Hi David, Got Error 3798: A column or character expression is larger than the max size.
I downloaded Product ID: B035-1056-111K @ www.info.teradata.com for supported characters in Unicode & i see supported characters are only until U+FFFC under Unicode 6.0 while we have U+11000 to U+2B81D in Unicode 6.0. So are these not supported? I suppose we are using udf for the same reason. Please confirm if my understanding is right.
That said, you think U+1F451 can be converted via UDF i am currently working?
I just recapped to be sure i get it right.
Yes U+1F451 is not a supported character in td15.10. In td16.00 it is a pass through character. For more details, see chapter 9 of the currently available 16.00 documentation:
International Character Set Support
The latin''XC hex literal will not work on TD15.10 in this case as the SQL parser first converts the literal to Unicode, which is not what you want. You will need to load the UTF-8 characters with a load utility, or TDCH, using an ASCII client character set into a Latin column.
Thank You David.
I loaded data into a table with LATIN character set using mload utility from UNIX terminal with ASCII terminal session.
mload -c ASCII < "scriptGreeting.txt" > "scriptGreeting.log"

_Dataset content_:

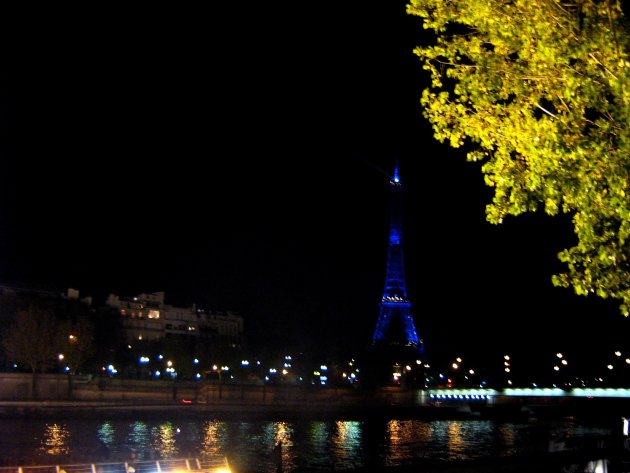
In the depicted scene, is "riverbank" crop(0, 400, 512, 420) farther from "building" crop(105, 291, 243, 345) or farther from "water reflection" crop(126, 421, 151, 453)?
"building" crop(105, 291, 243, 345)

_Problem description_: Reproduce the forum thread above on Teradata Unicode character support word for word, from start to finish.

_Complete answer_:
Hi David, Got Error 3798: A column or character expression is larger than the max size.
I downloaded Product ID: B035-1056-111K @ www.info.teradata.com for supported characters in Unicode & i see supported characters are only until U+FFFC under Unicode 6.0 while we have U+11000 to U+2B81D in Unicode 6.0. So are these not supported? I suppose we are using udf for the same reason. Please confirm if my understanding is right.
That said, you think U+1F451 can be converted via UDF i am currently working?
I just recapped to be sure i get it right.
Yes U+1F451 is not a supported character in td15.10. In td16.00 it is a pass through character. For more details, see chapter 9 of the currently available 16.00 documentation:
International Character Set Support
The latin''XC hex literal will not work on TD15.10 in this case as the SQL parser first converts the literal to Unicode, which is not what you want. You will need to load the UTF-8 characters with a load utility, or TDCH, using an ASCII client character set into a Latin column.
Thank You David.
I loaded data into a table with LATIN character set using mload utility from UNIX terminal with ASCII terminal session.
mload -c ASCII < "scriptGreeting.txt" > "scriptGreeting.log"